5. Dava konusu taşınmazda %20 değer düşüklüğü oranı uygulanarak 14.727.92 TL bedel tespit edilmesi gerekirken hata sonucu mahkemenin gerekçeli kararında 12.305,88TL değer düşüklüğü esas alınarak düşük bedel tespit edilmesi doğru değil ise de taleple bağlı kalınarak karar verildiği için bu husus da bozma nedeni yapılmamıştır.

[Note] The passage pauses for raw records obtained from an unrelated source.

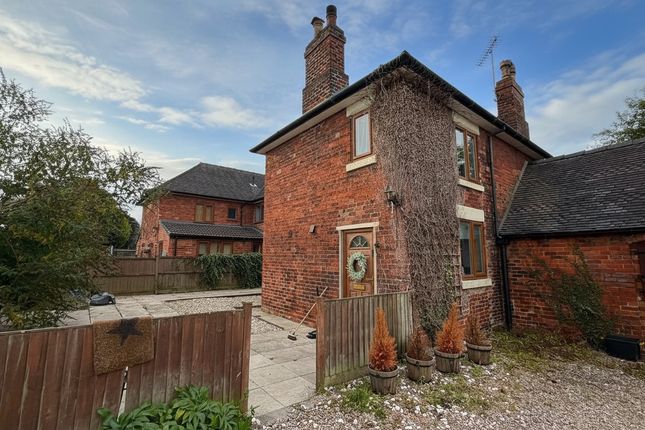 Mill Hill Farm, Main Road, Burton-On-Trent photo 2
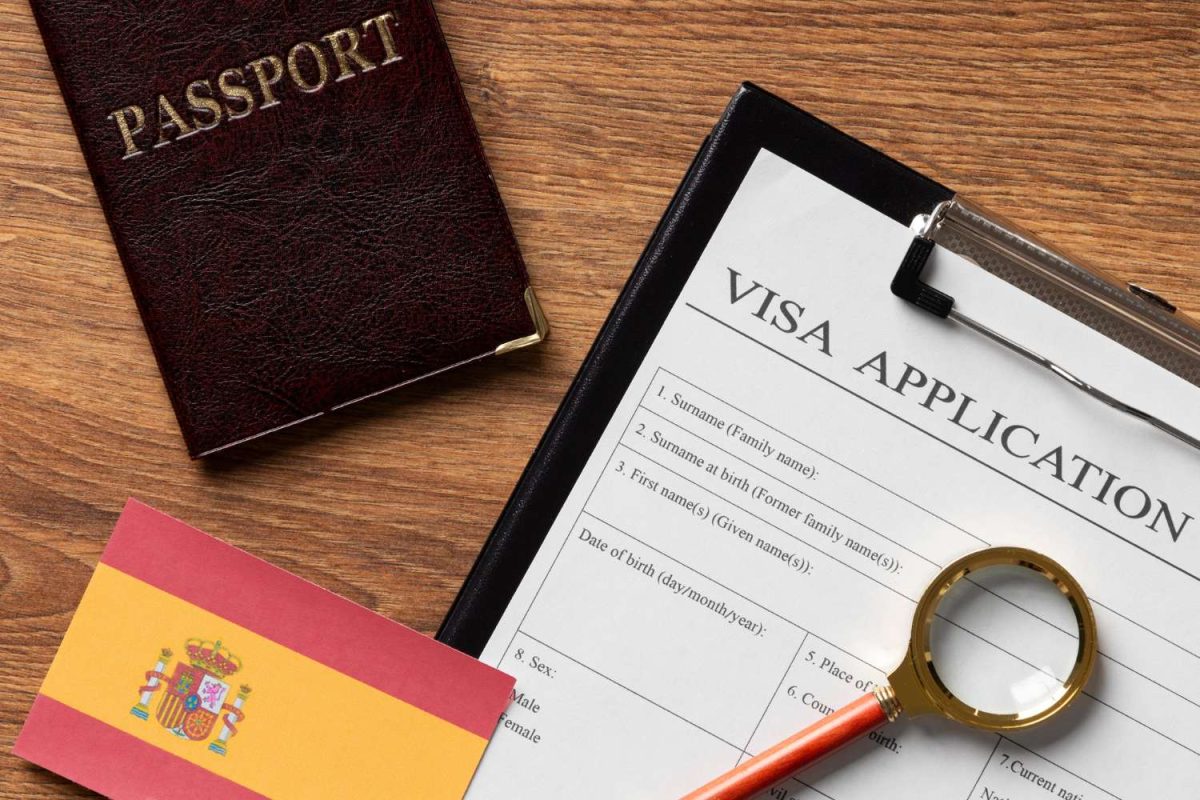 Los tipos de permiso de residencia en España dependen de cada caso en concreto y pueden ser temporales o de larga duración
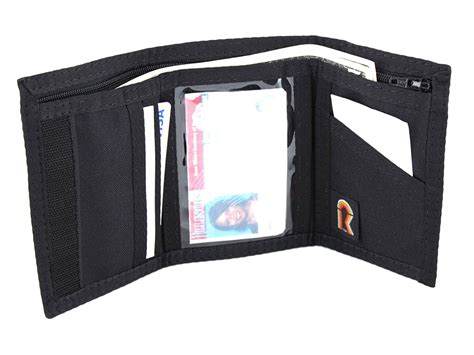 As with other minimalist wallets, this option can run a little lean for some men. Best Velcro Wallets for Men - 2020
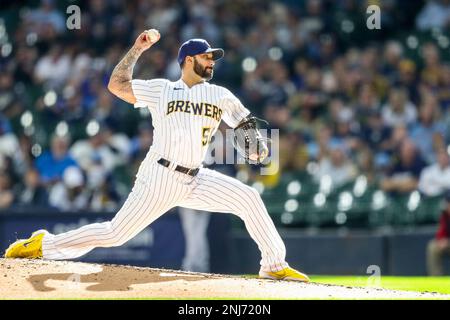 MILWAUKEE, WI - OCTOBER 02: Milwaukee Brewers center fielder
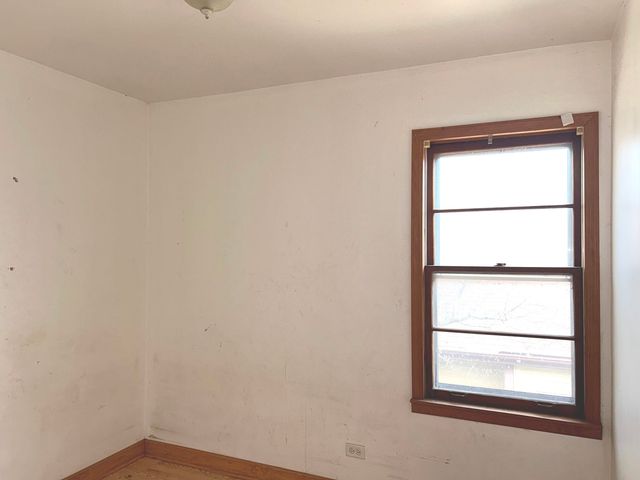 12557 Ann Street, Blue Island, IL 60406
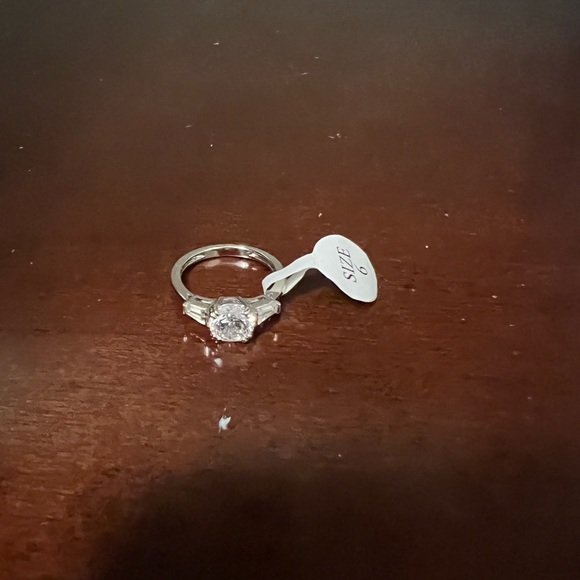 CZ 1 ct round with side baguettes size 6 - Picture 2 of 3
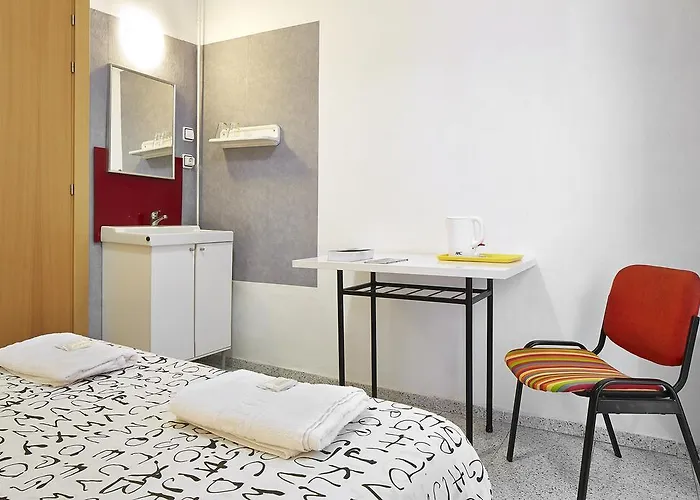 ゲストハウス ホスタル リバー バルセロナ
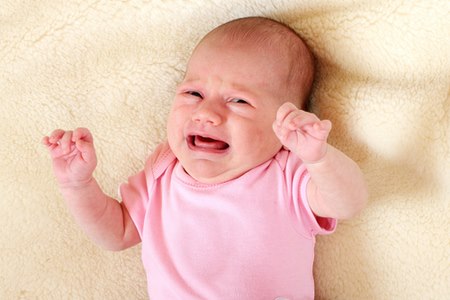 במקרה של אי שקט קיצוני, ייתכן שהתינוק סובל מריפלוקס. צילום: שאטרסטוק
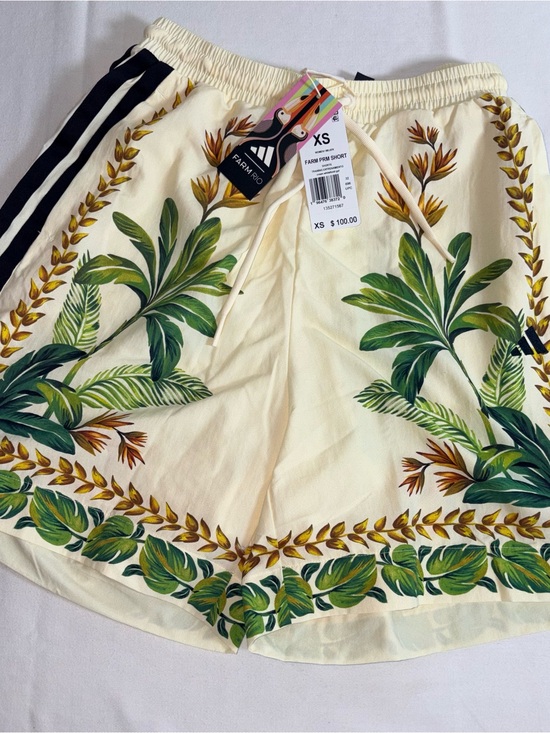 FARM Rio Pants - Farm Rio x adidas Cream Tropical Print Women's Shorts - XS floral botanical new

6. Temyizen incelenen mahkeme kararının bozmaya uygun olduğu, tarafların karşılıklı iddia ve savunmalarına, dayandıkları belgelere, uyuşmazlığa uygulanması gereken hukuk kuralları ile hukukî ilişkinin nitelendirilmesine, dava şartlarına, yargılama ve ispat kuralları ile kararda belirtilen gerekçelere göre usul ve kanuna uygun olup temyiz dilekçelerinde ileri sürülen nedenler kararın bozulmasını gerektirecek nitelikte görülmemiştir.
VI. KARAR
Açıklanan sebeplerle;
Taraf vekillerinin temyiz itirazları yerinde görülmediğinden usul ve kanuna uygun olan hükmün ONANMASINA,
Davacıdan peşin alınan temyiz harcının Hazineye irat kaydedilmesine, davalı idare harçtan muaf olduğundan harç alınmasına yer olmadığına,
25.02.2025 tarihinde oy birliğiyle karar verildi.